No suspect in Pakistani reporter’s week-old murder

Malik Amanullah Khan (right) was known for his pugnacious reporting for the Urdu-language newspaper Meezan-e-Adl (photo: Dawn - Meezan-e-Adl).
Reporters Without Borders (RSF) urges the Pakistani authorities to shed all possible light on the murder of Malik Khan, a journalist known for covering local social and political issues in an outspoken manner, who was gunned down last week in the northwestern province of Khyber-Pakhtunkhwa.

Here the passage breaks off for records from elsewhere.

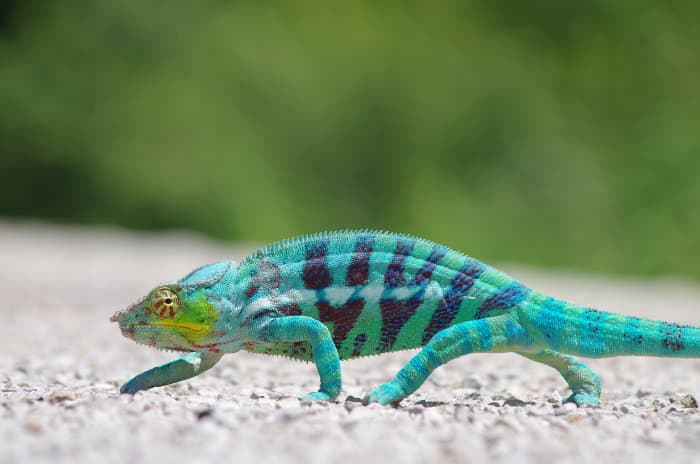 Panther chameleon in Nosy Be, Madagascar
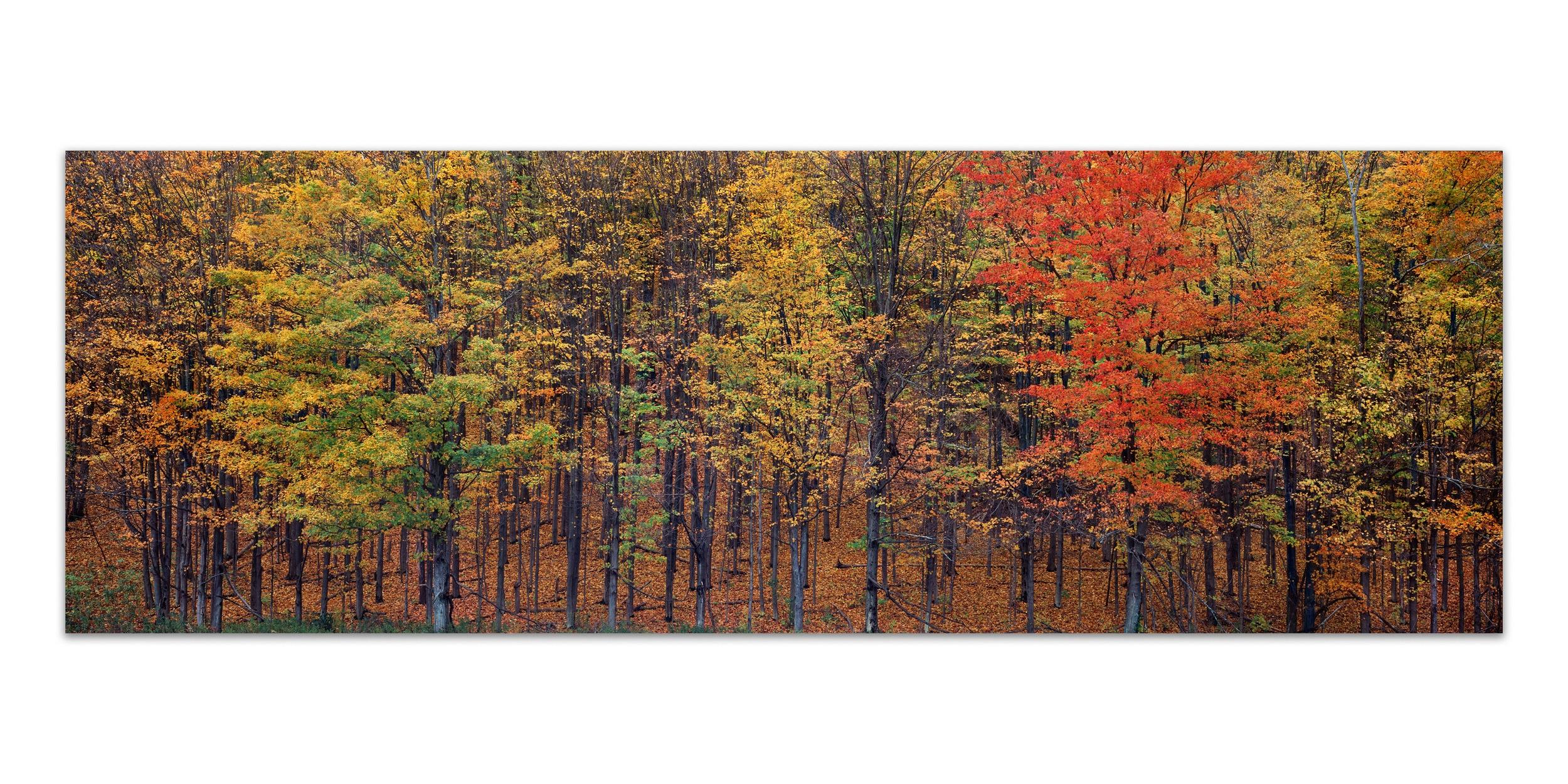 Autumn Whisper Single Image 12%22 Bookjpeg.jpg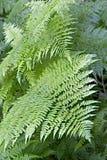 Ferns in Mt Revelstoke National Park Royalty Free Stock Image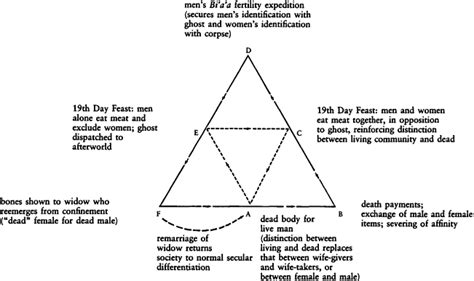 cassowary cycle diagram the of the pearl shell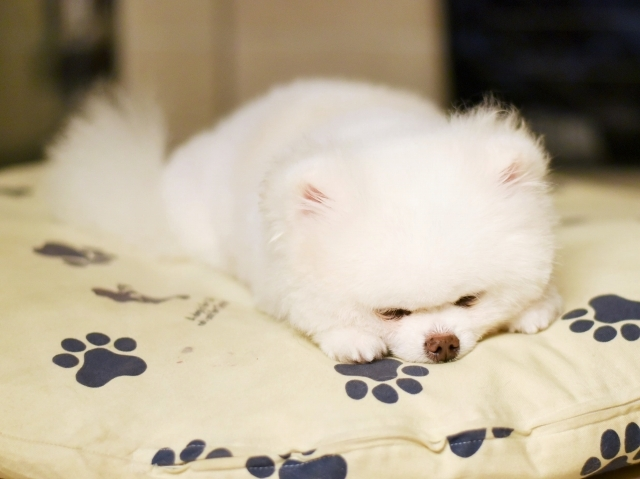 おやすみなさい、いい夢を_d0360206_00462034.jpg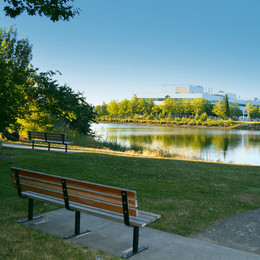 A park bench overlooks a pathway leading down to a river with foliage and buildings in the distance.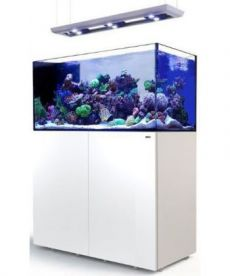 Red Sea Reefer Peninsula Deluxe P500 White 2 RL 160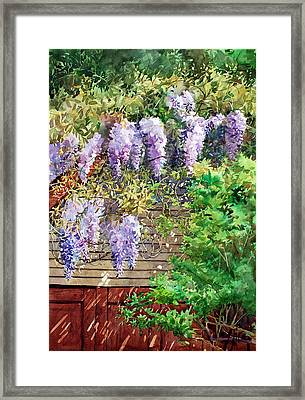 Blooming Wisteria Framed Print by Peter Sit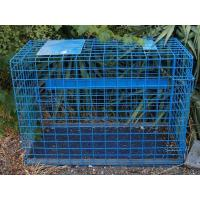 China Transport Cage on sale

The police investigation has made absolutely no progress and no suspect had been identified in the week since Malik Amanullah Khan, a reporter for the online daily Meezan-e-Adl and president of the press club in the town of Parowa, in Dera Ismail Khan district, was shot four times on 30 April by two gunmen on a motorcycle.

 

In the initial police report, of which RSF has obtained a copy, the journalist’s family said they were not aware of any personal hostilities or conflict that could account for Khan’s execution-style murder.

 

When reached by RSF, Meezan-e-Adl editor Muhammad Sohail Gangohi described Khan as an “extremely brave” reporter who was never afraid to expose social or political problems in the region he covered.

 

“His last report [on 20 April] was about the law and order situation in Parowa, where political leaders have allegedly been influencing police investigations into criminal gangs,” Gangohi said. A fellow Parowa-based journalist confirmed that Khan was a “pugnacious reporter.”

 

Protecting journalists

 

“Malik Khan’s profile and the nature of his published stories constitute clear grounds for thinking that he was targeted because of his investigative reporting,” said Daniel Bastard, the head of RSF’s Asia-Pacific desk.

 

“Impunity for crimes of violence against journalists is an alarmingly persistent problem in Pakistan. We call on the government in Islamabad to order an independent investigation. Above all, it is time that Pakistan’s legislators finalized a law guaranteeing the protection of journalists, for whom working in the field is especially dangerous.”

 

Located between the border with Punjab province to the east, the former “Tribal Areas” where the Taliban operate to the northwest, and the unstable province of Balochistan to the south, the district of Dera Ismail Khan where Khan worked embodies the many dangers to which Pakistani journalists are exposed.

 

Speaking on condition of anonymity, a journalist who recently fled Parowa told RSF: “I moved out of the area because I didn’t feel safe. It is backward, there is little respect for press freedom and you can easily be targeted and killed.”

 

Four days after Khan’s murder, another journalist, Ali Sher Rajpar, was fatally shot five times at close range outside the gate of the press club he presided in the town of Padidan, in the southeastern province of Punjab.

 

After falling three places, Pakistan is ranked 142nd out of 180 countries in the 2019 World Press Freedom Index that RSF published last month, voicing concern about the “cycle of fear” that has taken hold in many countries.